§ **AIM**: From the listing below, extract every line that contains the string "cage", treating uppercase and lowercase as different.

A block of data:
..............................

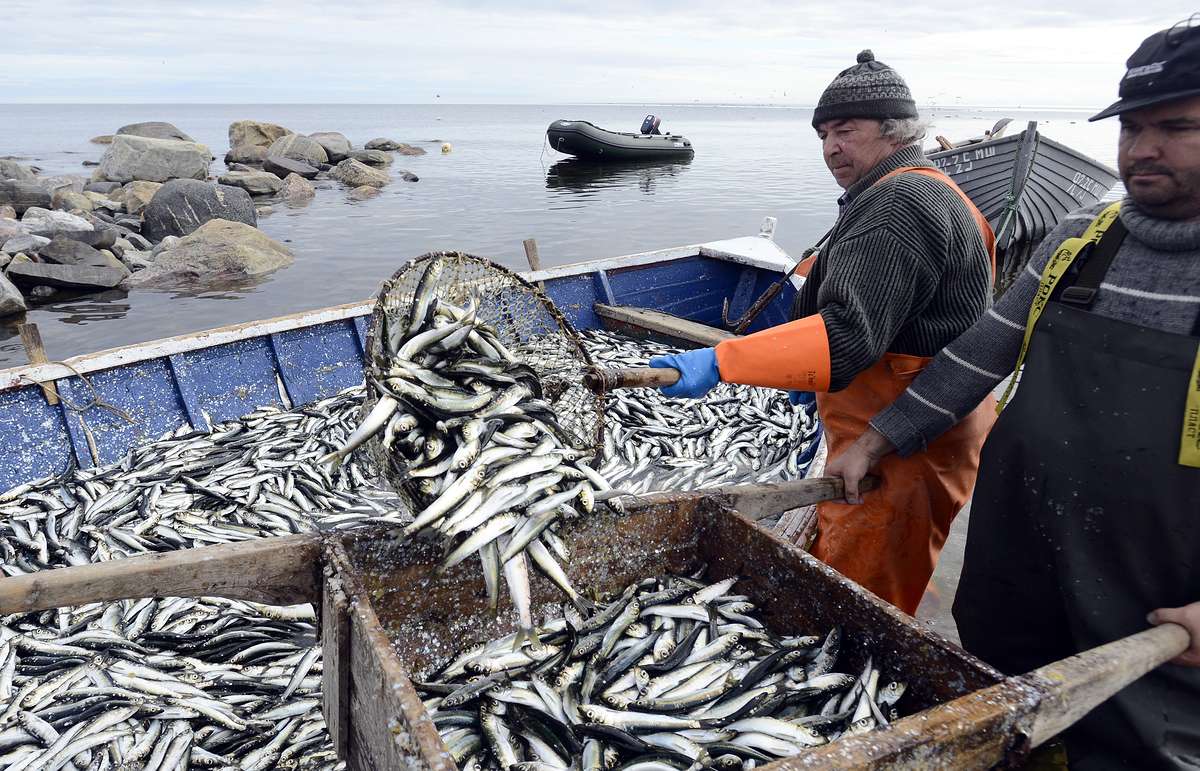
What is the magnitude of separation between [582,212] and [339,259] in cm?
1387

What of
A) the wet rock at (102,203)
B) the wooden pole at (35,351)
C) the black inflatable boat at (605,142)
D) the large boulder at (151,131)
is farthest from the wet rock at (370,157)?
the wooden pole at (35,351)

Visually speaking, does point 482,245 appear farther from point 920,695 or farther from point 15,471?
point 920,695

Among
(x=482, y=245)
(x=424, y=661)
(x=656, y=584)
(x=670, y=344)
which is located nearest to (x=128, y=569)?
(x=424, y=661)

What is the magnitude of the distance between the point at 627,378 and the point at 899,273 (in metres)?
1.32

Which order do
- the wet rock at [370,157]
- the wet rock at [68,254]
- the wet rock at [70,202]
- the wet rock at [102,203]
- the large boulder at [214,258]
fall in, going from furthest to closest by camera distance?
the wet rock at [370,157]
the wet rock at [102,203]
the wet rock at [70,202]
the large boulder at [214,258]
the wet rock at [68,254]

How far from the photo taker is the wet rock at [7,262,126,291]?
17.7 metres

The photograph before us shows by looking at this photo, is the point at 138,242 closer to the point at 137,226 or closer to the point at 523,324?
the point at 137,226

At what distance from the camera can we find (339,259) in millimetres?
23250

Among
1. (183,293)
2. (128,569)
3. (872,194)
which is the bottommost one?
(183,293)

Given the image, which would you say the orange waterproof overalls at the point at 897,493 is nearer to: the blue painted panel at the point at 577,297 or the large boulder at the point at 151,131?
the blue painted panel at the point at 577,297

..............................

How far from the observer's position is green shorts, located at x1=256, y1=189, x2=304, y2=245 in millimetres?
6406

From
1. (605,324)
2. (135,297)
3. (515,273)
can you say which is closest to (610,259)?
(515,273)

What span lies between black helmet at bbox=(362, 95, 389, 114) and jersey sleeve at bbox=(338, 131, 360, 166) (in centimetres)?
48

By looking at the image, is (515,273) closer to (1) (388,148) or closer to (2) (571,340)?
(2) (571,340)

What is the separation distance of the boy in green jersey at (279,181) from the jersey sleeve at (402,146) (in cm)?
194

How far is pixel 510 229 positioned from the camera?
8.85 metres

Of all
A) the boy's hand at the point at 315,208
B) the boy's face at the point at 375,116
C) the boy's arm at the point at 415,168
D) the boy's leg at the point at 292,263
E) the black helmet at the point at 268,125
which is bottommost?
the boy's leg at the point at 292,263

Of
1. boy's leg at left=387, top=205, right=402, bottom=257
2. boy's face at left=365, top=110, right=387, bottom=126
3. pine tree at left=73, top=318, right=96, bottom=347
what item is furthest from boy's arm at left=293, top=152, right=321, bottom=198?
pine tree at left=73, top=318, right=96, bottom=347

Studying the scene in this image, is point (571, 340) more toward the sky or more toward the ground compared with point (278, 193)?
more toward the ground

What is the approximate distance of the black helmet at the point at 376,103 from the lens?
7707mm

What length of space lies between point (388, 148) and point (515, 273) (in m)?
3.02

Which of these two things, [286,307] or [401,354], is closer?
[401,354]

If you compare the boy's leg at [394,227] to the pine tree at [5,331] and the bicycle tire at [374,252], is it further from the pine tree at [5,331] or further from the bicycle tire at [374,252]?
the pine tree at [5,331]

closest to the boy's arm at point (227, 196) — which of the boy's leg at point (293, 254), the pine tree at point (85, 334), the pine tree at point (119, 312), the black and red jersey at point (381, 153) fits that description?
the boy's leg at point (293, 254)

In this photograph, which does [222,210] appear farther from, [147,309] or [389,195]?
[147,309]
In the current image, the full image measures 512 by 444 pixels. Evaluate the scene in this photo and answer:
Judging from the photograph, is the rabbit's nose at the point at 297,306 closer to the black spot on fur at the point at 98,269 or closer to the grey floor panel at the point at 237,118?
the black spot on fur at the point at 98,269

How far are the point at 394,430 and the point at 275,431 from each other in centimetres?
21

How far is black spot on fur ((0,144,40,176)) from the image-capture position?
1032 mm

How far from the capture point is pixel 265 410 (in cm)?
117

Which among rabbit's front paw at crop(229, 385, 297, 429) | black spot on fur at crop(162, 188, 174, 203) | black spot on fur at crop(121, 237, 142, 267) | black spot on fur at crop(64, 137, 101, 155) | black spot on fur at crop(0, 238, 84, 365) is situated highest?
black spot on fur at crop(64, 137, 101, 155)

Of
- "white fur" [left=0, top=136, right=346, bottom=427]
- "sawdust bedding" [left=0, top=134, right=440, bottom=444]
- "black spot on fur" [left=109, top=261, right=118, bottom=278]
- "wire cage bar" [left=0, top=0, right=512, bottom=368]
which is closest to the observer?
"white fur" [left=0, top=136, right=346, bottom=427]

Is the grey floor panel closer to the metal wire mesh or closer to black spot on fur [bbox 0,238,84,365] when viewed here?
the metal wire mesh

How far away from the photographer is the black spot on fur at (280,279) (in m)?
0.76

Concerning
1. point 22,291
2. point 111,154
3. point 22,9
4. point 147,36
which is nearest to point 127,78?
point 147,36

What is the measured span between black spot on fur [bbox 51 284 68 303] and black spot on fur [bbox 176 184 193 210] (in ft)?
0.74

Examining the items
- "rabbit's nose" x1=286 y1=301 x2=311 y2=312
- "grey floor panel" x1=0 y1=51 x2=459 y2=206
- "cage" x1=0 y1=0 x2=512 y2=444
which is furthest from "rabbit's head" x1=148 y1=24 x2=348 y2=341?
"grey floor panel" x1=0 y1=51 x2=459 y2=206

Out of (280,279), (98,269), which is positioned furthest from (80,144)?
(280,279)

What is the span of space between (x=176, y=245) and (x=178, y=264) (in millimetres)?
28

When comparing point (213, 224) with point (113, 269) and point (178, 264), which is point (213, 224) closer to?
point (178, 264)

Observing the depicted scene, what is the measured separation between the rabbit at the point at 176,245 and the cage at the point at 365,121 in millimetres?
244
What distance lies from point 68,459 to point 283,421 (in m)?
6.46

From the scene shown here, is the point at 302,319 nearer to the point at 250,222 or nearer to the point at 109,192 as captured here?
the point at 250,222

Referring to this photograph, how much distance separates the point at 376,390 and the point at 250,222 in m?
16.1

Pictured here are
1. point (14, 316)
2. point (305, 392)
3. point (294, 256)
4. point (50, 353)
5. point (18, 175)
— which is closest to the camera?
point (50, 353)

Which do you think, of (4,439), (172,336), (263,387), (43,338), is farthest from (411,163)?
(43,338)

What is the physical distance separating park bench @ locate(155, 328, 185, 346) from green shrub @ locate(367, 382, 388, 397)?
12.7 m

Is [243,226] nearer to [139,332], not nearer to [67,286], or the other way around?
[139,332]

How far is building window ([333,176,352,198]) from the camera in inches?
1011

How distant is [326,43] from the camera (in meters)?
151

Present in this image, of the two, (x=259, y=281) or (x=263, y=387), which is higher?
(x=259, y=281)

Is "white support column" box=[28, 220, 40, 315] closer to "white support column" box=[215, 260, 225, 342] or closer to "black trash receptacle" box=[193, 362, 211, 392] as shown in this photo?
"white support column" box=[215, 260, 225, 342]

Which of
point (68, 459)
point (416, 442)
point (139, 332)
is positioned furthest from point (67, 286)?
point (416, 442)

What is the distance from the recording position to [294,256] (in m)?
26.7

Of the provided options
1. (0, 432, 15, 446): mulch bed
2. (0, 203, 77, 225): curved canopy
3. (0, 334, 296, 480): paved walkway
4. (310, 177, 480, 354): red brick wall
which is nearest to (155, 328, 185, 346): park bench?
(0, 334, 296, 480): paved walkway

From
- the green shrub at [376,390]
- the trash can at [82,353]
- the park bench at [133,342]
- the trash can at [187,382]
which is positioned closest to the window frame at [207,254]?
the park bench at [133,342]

..............................

§ **REPLY**:
- "wire cage bar" [left=0, top=0, right=512, bottom=368]
- "cage" x1=0 y1=0 x2=512 y2=444
Observing the depicted scene, what is the measured separation between the rabbit at the point at 176,245 and the cage at the point at 365,121 in millimetres?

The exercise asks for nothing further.